I sandbox the agents and only give them what they need for the task. I run them in a restricted environment where they can do whatever they want — and I make sure that environment has no access to anything else without my explicit permission.

The agent is not to be trusted. It needs to operate in a tight verification loop — tests, review, constrained access. Without that, the results are unreliable. It produces excellent results on activities that can be predicted from instructions and previous examples. When the judgment calls are open-ended and there’s no verification, the output is plausible nonsense.

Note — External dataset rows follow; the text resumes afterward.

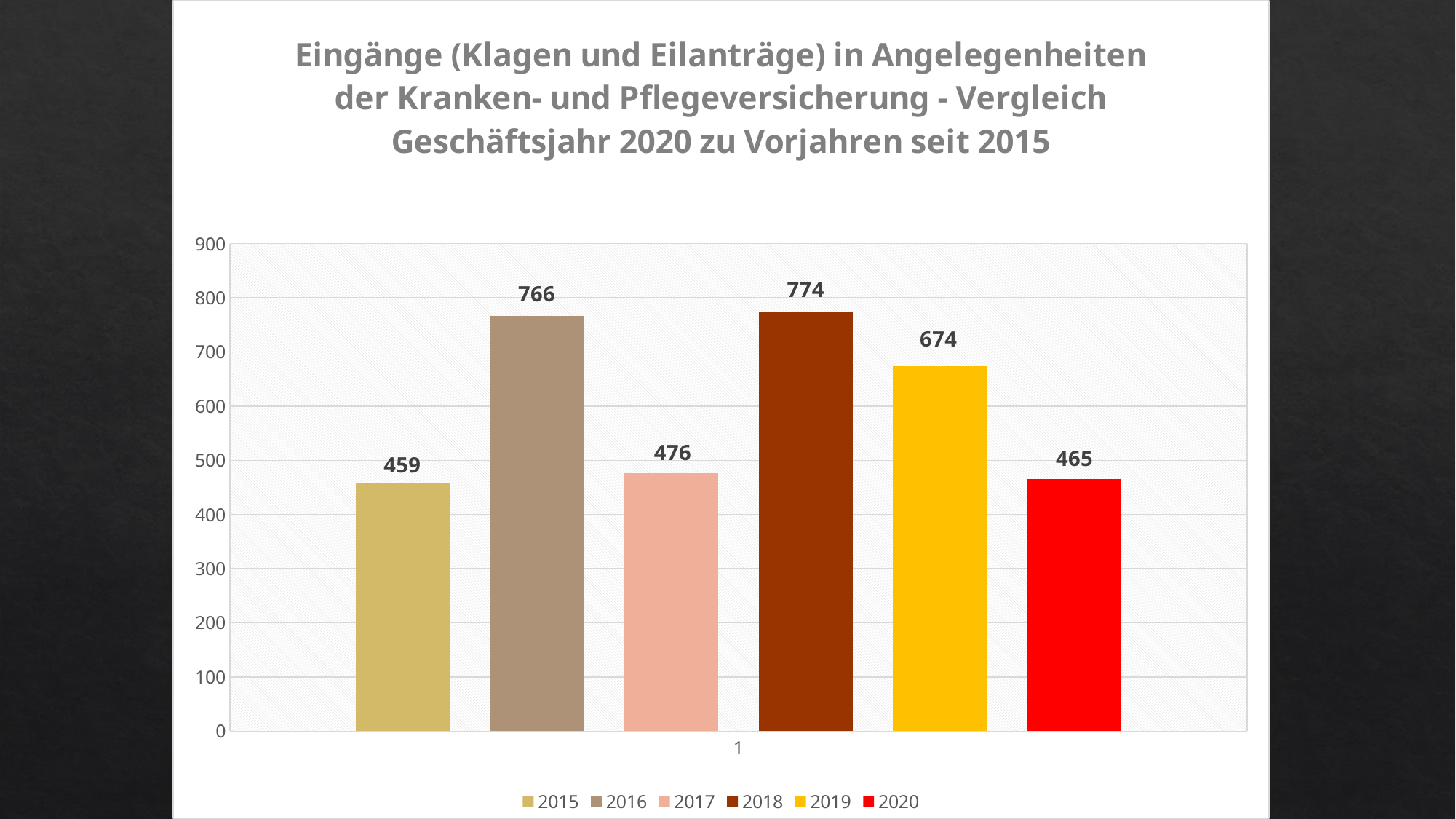
Which colour is used for the 2020 bar? red Which year has the lowest value? 2015 What is the value for 2015? 459 How many series does the legend list? 6 Is the value for 2019 greater or less than 600? greater Which is larger, the value for 2016 or the value for 2019? 2016 What is the difference between the values for 2019 and 2020? 209 What is the value for 2020? 465 What kind of chart is shown on the slide? bar chart What is the value for 2018? 774 Which year has the highest value? 2018 What is the difference between the values for 2016 and 2017? 290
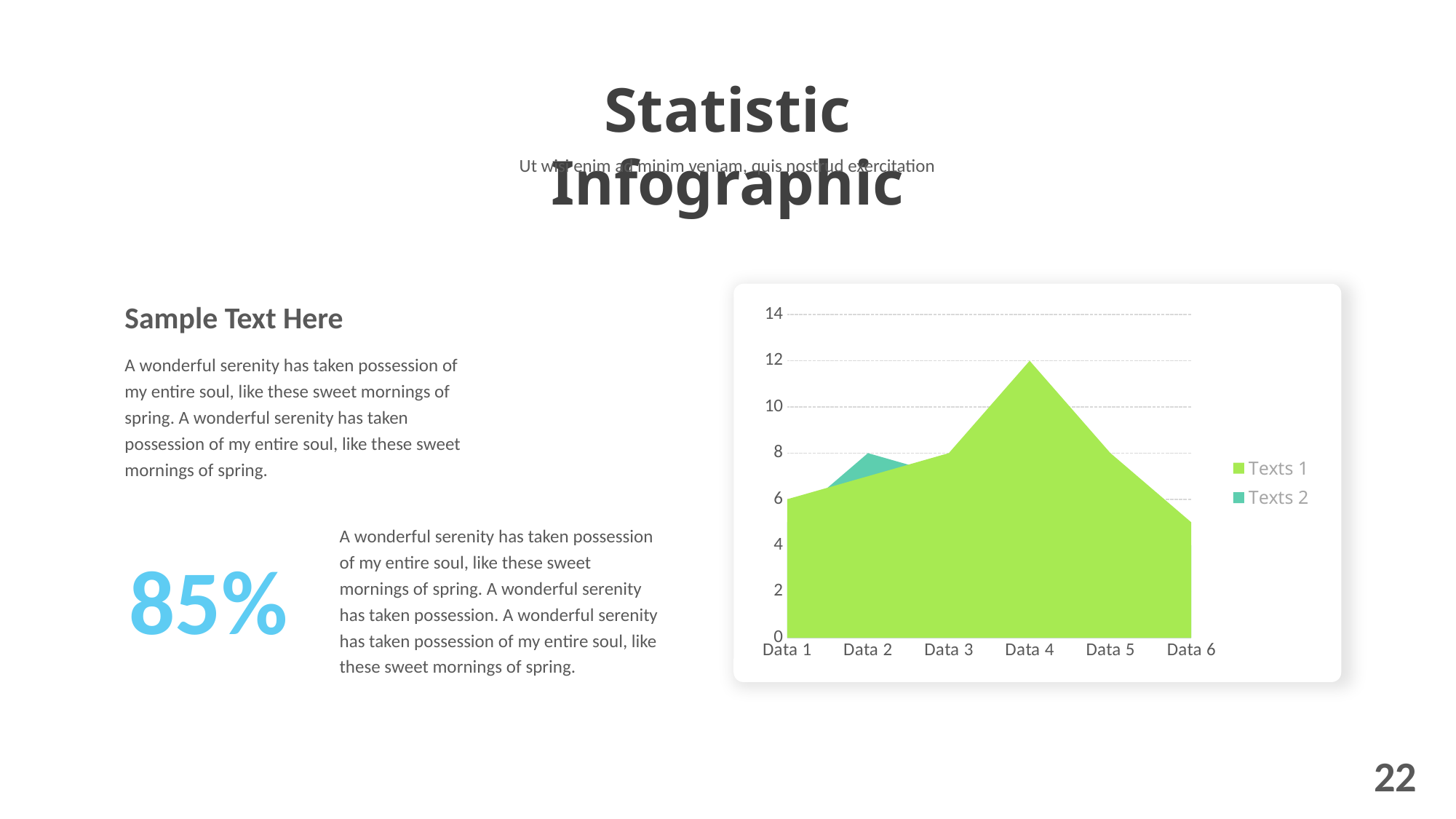
Which category has the lowest value for Texts 1? Data 6 What is the value of Texts 1 at Data 1? 6 Do the Texts 1 values rise or fall from Data 4 to Data 6? Fall Which is larger for Texts 1: the value at Data 4 or the value at Data 1? Data 4 Is the value of Texts 1 at Data 5 greater or less than 6? greater How many series does the chart legend list? 2 What is the value of Texts 1 at Data 4? 12 What are the names of the series listed in the chart legend? Texts 1 and Texts 2 Which category has the highest value for Texts 1? Data 4 How many categories are shown on the x axis of the chart? 6 Is the value of Texts 1 at Data 6 greater or less than 6? less What kind of chart is shown on the slide? Area chart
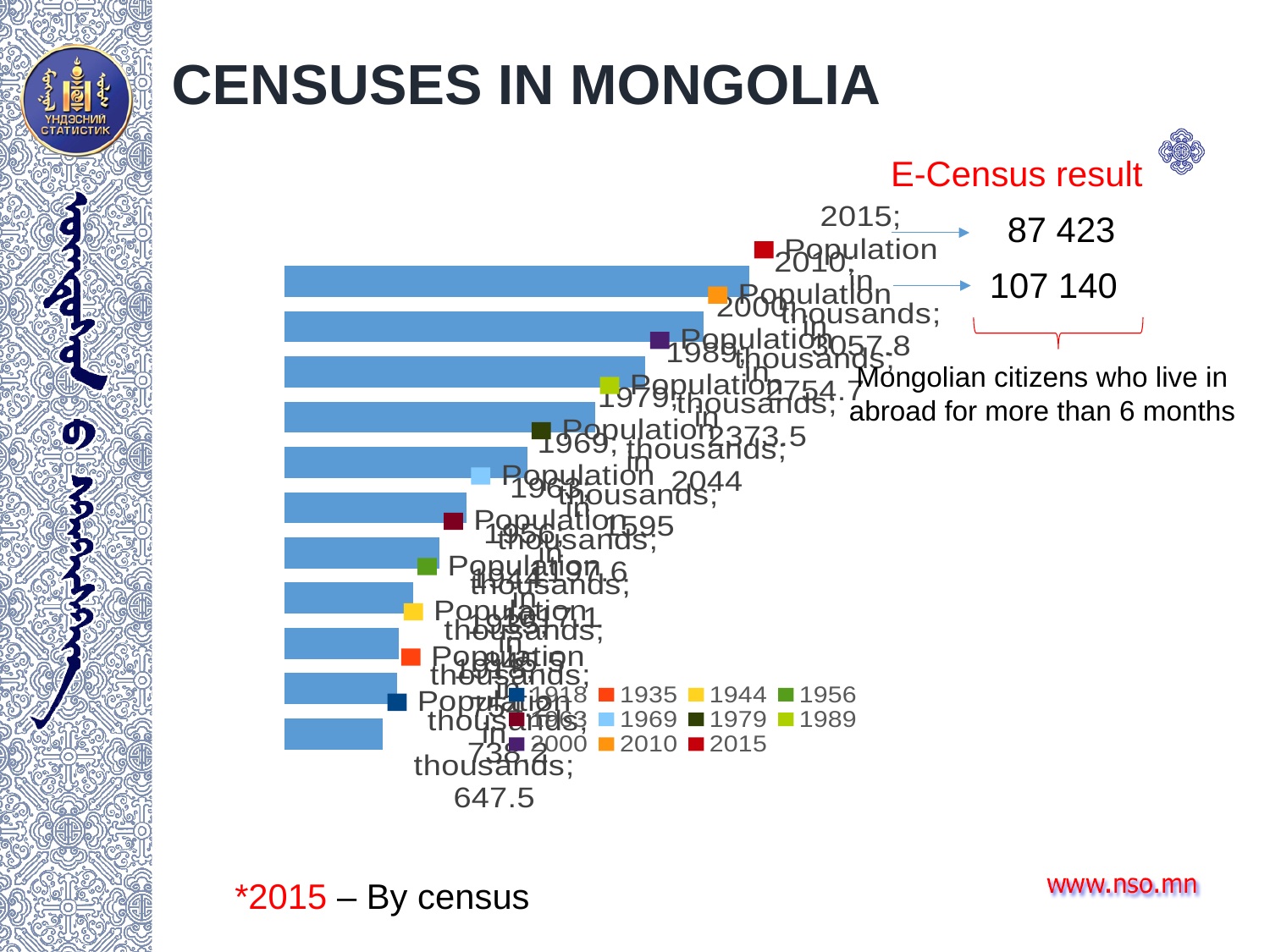
Which is larger in the chart, the population for 2000 or for 1989? 2000 Which census year has the longest bar in the chart? 2015 Do the bars get longer or shorter going from the bottom of the chart to the top? longer What is the population in thousands for 2010 according to the chart? 2754.7 What is the population in thousands for 2015 according to the chart? 3057.8 What is the population in thousands for 1979 according to the chart? 1595 What is the difference between the 2015 and 2010 population values in the chart? 303.1 How many bars are plotted in the chart? 11 What is the difference between the 2010 and 2000 population values in the chart? 381.2 What is the population in thousands for 1989 according to the chart? 2044 What is the population in thousands for 2000 according to the chart? 2373.5 What kind of chart is shown on the slide? bar chart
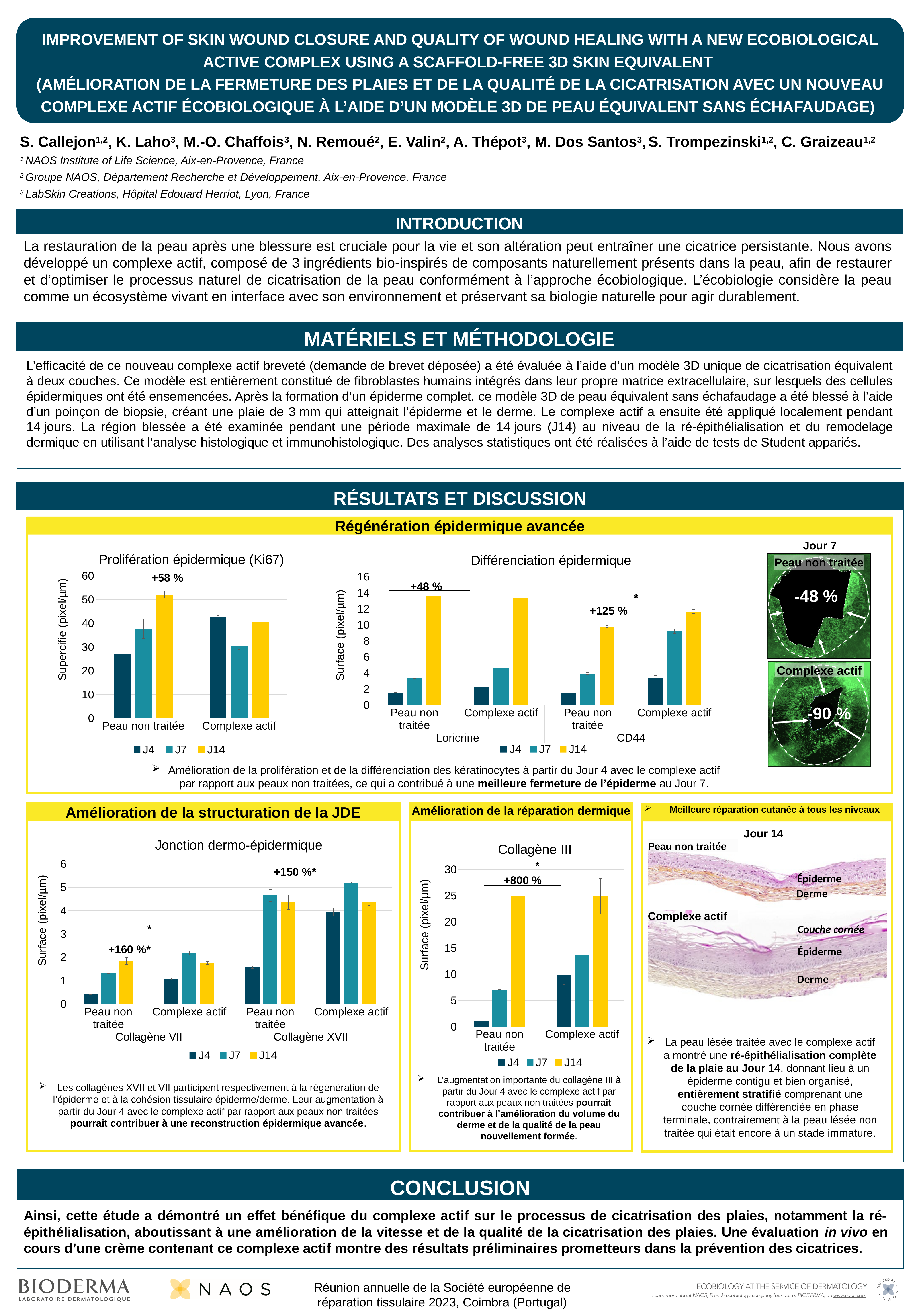
In the 'Différenciation épidermique' chart, what percentage increase is annotated for CD44? +125 % In the 'Prolifération épidermique (Ki67)' chart, what percentage increase is annotated above the Peau non traitée bars? +58 % In the 'Collagène III' chart, is the J4 value for Peau non traitée greater or less than 5? less In the 'Collagène III' chart, is the J7 value for Complexe actif greater or less than 10? greater In the 'Différenciation épidermique' chart, is the J14 value for Loricrine Peau non traitée greater or less than 12? greater In the 'Prolifération épidermique (Ki67)' chart, how many series does the legend list? 3 In the 'Jonction dermo-épidermique' chart, which bar is the lowest? J4 for Peau non traitée, Collagène VII In the 'Prolifération épidermique (Ki67)' chart, which bar is the highest? J14 for Peau non traitée In the 'Jonction dermo-épidermique' chart, which bar is the highest? J7 for Complexe actif, Collagène XVII What kind of chart is the 'Prolifération épidermique (Ki67)' chart? bar chart In the 'Différenciation épidermique' chart, for CD44 at J14, which is larger: Peau non traitée or Complexe actif? Complexe actif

Most of what I build is predictable based on the inputs and prior work. That’s why this works. The agents are very useful when I’m exploring a domain new to me — I can learn through them. I don’t know how they would do in a domain that’s also novel to them, where the patterns aren’t well-represented in their training. I’m not currently working in that territory.

What this means

For most of my career, my constraint has been my own ability to produce code. I always knew exactly what I wanted to build. I had to compromise — sometimes dearly — because there was never enough time to code it all. One more refactoring to make the code cleaner, one more test to cover an edge case — always deferred.

That constraint has been lifted. My ability to produce code is now limited by the quality of my instructions, my orchestration ability, and the size of my token budget — not by how fast I type. And that’s how constraints work — you lift one and the next one reveals itself. The next constraint is making sure the output stays good: establishing solid review practices, maintaining the verification loop, understanding the full territory of software engineering well enough to direct agents through it.

The ability to read code remains immensely useful, as does knowing the tools and patterns available in a given language. Writing code is no longer where I spend my time. Understanding architecture, testing, security, operations — that’s where my attention needs to be now.